### EXERCISES:
A. In the FPGA acceleration thread, change "StackOverflow" to "Stack Overflow" and give the passage starting at "FPGA vendors do" and ending at "behind the scenes...".
B. Which Arm core is named in the second hardware scenario of the FPGA acceleration thread?
C. Translate into Spanish this sentence from the FPGA acceleration thread: "FPGA vendors do offer OpenCL binaries for running OpenCL APIs to parallelize computations."

### TEXT SECTION:
Feature Request: Accelerate TensorFlow core on FPGA - How? #8820

wilderfield · 2017-03-29T22:49:54Z

Consider the two following hardware scenarios:

Linux running on x86 w/ FPGA fabric connected via PCIe
Linux running on Arm A53 with AXI i/f to FPGA fabric (Think Xilinx Zynq)

How could the tensorflow core be accelerated for these scenarios?
FPGA vendors do offer OpenCL binaries for running OpenCL APIs to parallelize computations.

Forgive me, I am a bit ignorant, still learning in this area, but I am intrigued by the future possibility of this, and would love to help in anyway I can.

aselle · 2017-03-31T18:17:18Z

This would be a great question for StackOverflow! I'm not aware of people who have talked about how to do this already, but that would be the best place to look. Thanks!

wilderfield · 2017-03-31T18:41:16Z

Andrew, It was more of a feature request than a question... Can you make sure that it makes it to someone at Google? Although, they may have already thought about it, or be doing it behind the scenes...

…

On Fri, Mar 31, 2017 at 11:19 AM, Andrew Selle ***@***.***> wrote: Closed #8820 <#8820>. — You are receiving this because you authored the thread. Reply to this email directly, view it on GitHub <#8820 (comment)>, or mute the thread <https://github.com/notifications/unsubscribe-auth/AO_Gp5LYl7TPRGgMDbhyzSOzi6PSUQBtks5rrUOfgaJpZM4Mtp4A> .

morciari · 2017-04-27T08:36:05Z

I'm interested in this too. Maybe it would be better to implement an IP in fpga optimized for tensorflow, rather then a generic OpenCL IP.

alexshirley · 2017-06-09T22:02:34Z

I'm also interested, but from the aspect of creating an accelerator and then using the hooks in Tensorflow to access it.

### PROVIDED MATERIAL:
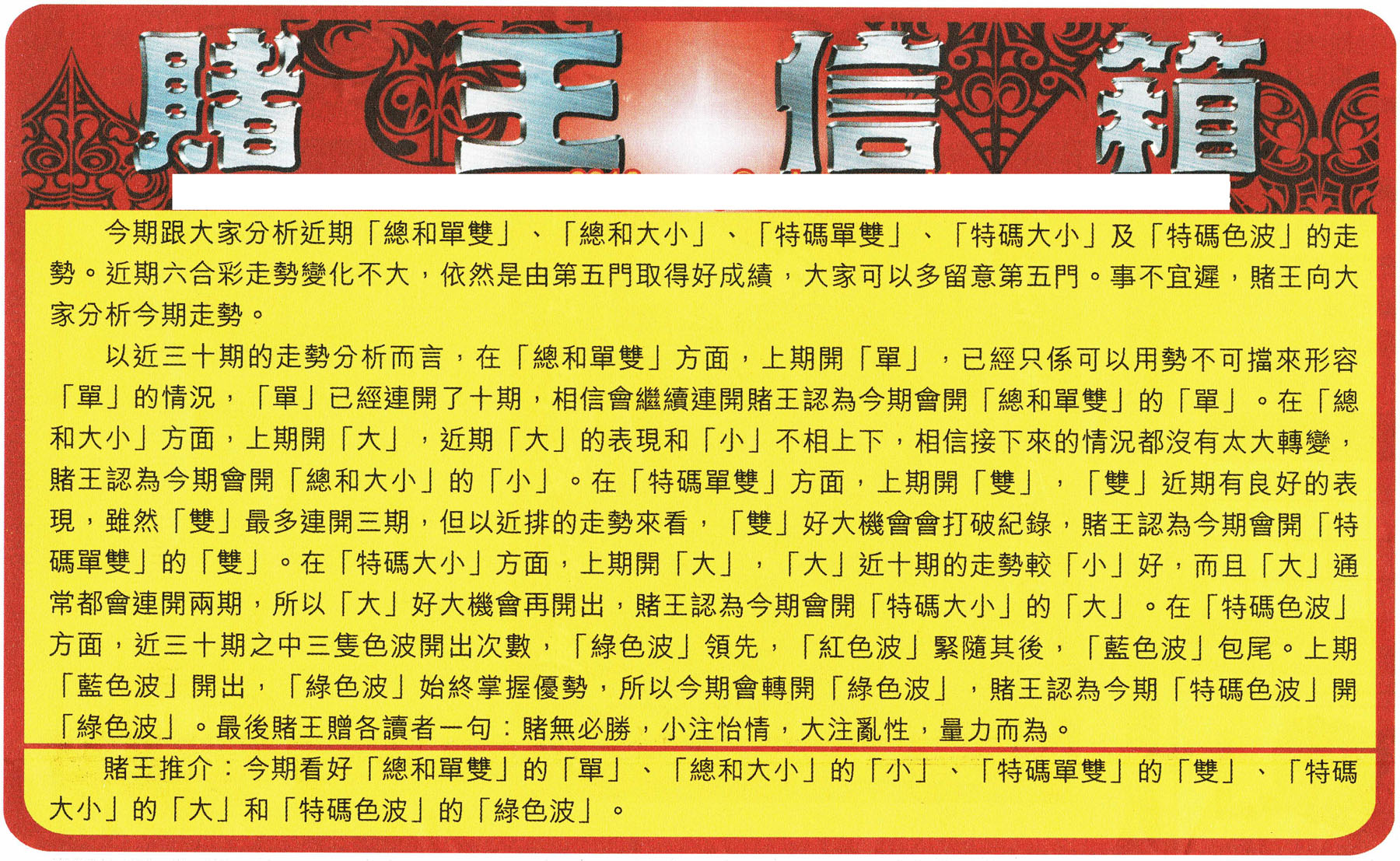 賭王信箱

今期跟大家分析近期「總和單雙」、「總和大小」、「特碼單雙」、「特碼大小」及「特碼色波」的走勢。近期六合彩走勢變化不大，依然是由第五門取得好成績，大家可以多留意第五門。事不宜遲，賭王向大家分析今期走勢。

以近三十期的走勢分析而言，在「總和單雙」方面，上期開「單」，已經只係可以用勢不可擋來形容「單」的情況，「單」已經連開了十期，相信會繼續連開賭王認為今期會開「總和單雙」的「單」。在「總和大小」方面，上期開「大」，近期「大」的表現和「小」不相上下，相信接下來的情況都沒有太大轉變，賭王認為今期會開「總和大小」的「小」。在「特碼單雙」方面，上期開「雙」，「雙」近期有良好的表現，雖然「雙」最多連開三期，但以近排的走勢來看，「雙」好大機會會打破紀錄，賭王認為今期會開「特碼單雙」的「雙」。在「特碼大小」方面，上期開「大」，「大」近十期的走勢較「小」好，而且「大」通常都會連開兩期，所以「大」好大機會再開出，賭王認為今期會開「特碼大小」的「大」。在「特碼色波」方面，近三十期之中三隻色波開出次數，「綠色波」領先，「紅色波」緊隨其後，「藍色波」包尾。上期「藍色波」開出，「綠色波」始終掌握優勢，所以今期會轉開「綠色波」，賭王認為今期「特碼色波」開「綠色波」。最後賭王贈各讀者一句：賭無必勝，小注怡情，大注亂性，量力而為。

賭王推介：今期看好「總和單雙」的「單」、「總和大小」的「小」、「特碼單雙」的「雙」、「特碼大小」的「大」和「特碼色波」的「綠色波」。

### SOLUTIONS IN ORDER:
A.
FPGA vendors do offer OpenCL binaries for running OpenCL APIs to parallelize computations.

Forgive me, I am a bit ignorant, still learning in this area, but I am intrigued by the future possibility of this, and would love to help in anyway I can.

aselle · 2017-03-31T18:17:18Z

This would be a great question for Stack Overflow! I'm not aware of people who have talked about how to do this already, but that would be the best place to look. Thanks!

wilderfield · 2017-03-31T18:41:16Z

Andrew, It was more of a feature request than a question... Can you make sure that it makes it to someone at Google? Although, they may have already thought about it, or be doing it behind the scenes...

B. The Arm A53.

C. Los proveedores de FPGA sí ofrecen binarios de OpenCL para ejecutar las API de OpenCL con el fin de paralelizar los cálculos.